● **Tasks to perform**
A. Translate this sentence from the article on the Browns trying to trade Baker Mayfield into Spanish: "Panthers general manager Scott Fitterer stopped short of ruling out a deal Friday night but seemed content with his quarterbacks."
B. Go on with the article on the Browns trying to trade Baker Mayfield, picking up right after its final sentence.

BEREA — The likelihood the Browns will still have Baker Mayfield on the roster when the draft is over jumped late Friday night when the Carolina Panthers traded into the third round to take Mississippi quarterback Matt Corral with the No. 94 pick.
The Browns and Panthers reportedly talked trade throughout the second night of the draft but couldn’t reach an agreement. The selection of Corral, along with Sam Darnold and his guaranteed $18.86 million contract already on the roster, seemed to eliminate Carolina from contention.
Panthers general manager Scott Fitterer stopped short of ruling out a deal Friday night but seemed content with his quarterbacks.
“I’d never put an absolute on anything,” he told reporters. “We came into this weekend with the intention of adding a quarterback, and that’s what we did. I think we’re really happy with the group we have and we’re gonna go with this group.”
The Browns want to trade Mayfield, who’s eager to be dealt, after acquiring Deshaun Watson in a blockbuster deal and remaking the rest of the quarterback room by signing Jacoby Brissett and Josh Dobbs. But Berry said the team would be OK if Mayfield doesn’t get traded this weekend.

● **Supplied data**

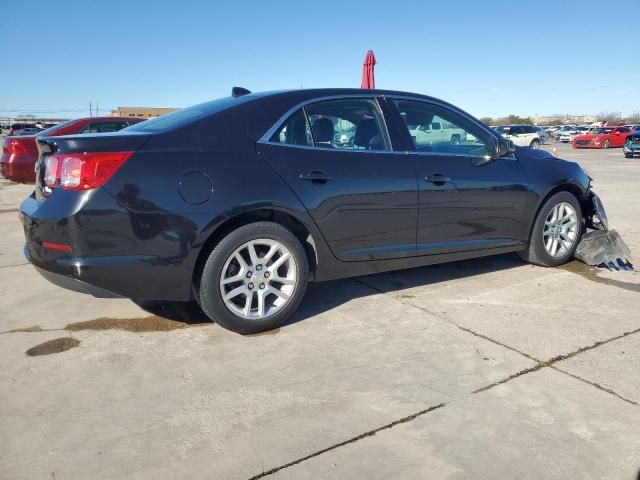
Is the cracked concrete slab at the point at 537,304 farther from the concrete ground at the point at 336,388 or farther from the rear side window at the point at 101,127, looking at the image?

● **Answers for the exercise**
A. El gerente general de los Panthers, Scott Fitterer, no llegó a descartar un acuerdo el viernes por la noche, pero pareció satisfecho con sus mariscales de campo.

B.
“We’ll feel fine,” Berry said after the conclusion of the third round, which saw him make his first three picks of the draft. “It’s something we’ll deal with day to day. The focus is really on the players that we can add to the team and we’ll deal with that situation as it progresses.”
He wouldn’t admit to being disappointed the deal didn’t get done with Carolina.
“No, what I would tell you is probably what I told you beforehand, that’s a fluid situation and we’ll deal with it day to day,” Berry said. “My focus has really been on the guys that we acquired, the guys who are going to be rookie players next fall.”
Yahoo’s Charles Robinson reported the talks between the Browns and Panthers stopped after they couldn’t agree on how to divide Mayfield’s $18.86 million guaranteed contract for 2022.
“I wouldn’t comment on any speculation in that regard,” Berry said.
The Browns have wanted to move Mayfield since trading for Watson on March 18. There hasn’t been much of a market, and it could dwindle further after the draft.
The Falcons removed themselves from the Mayfield discussion by drafting Cincinnati’s Desmond Ridder at No. 74. He was the second quarterback picked after the Steelers took Pitt’s Kenny Pickett at No. 20. The Titans traded into the third round to take Liberty quarterback Malik Willis at No. 86.
The Seahawks, who’ve been mentioned as a possible landing spot for Mayfield, appear to still be in play. They had pick Nos. 40 and 41 but went with Minnesota edge rusher Boye Mafe and Michigan State running back Kenneth Walker III.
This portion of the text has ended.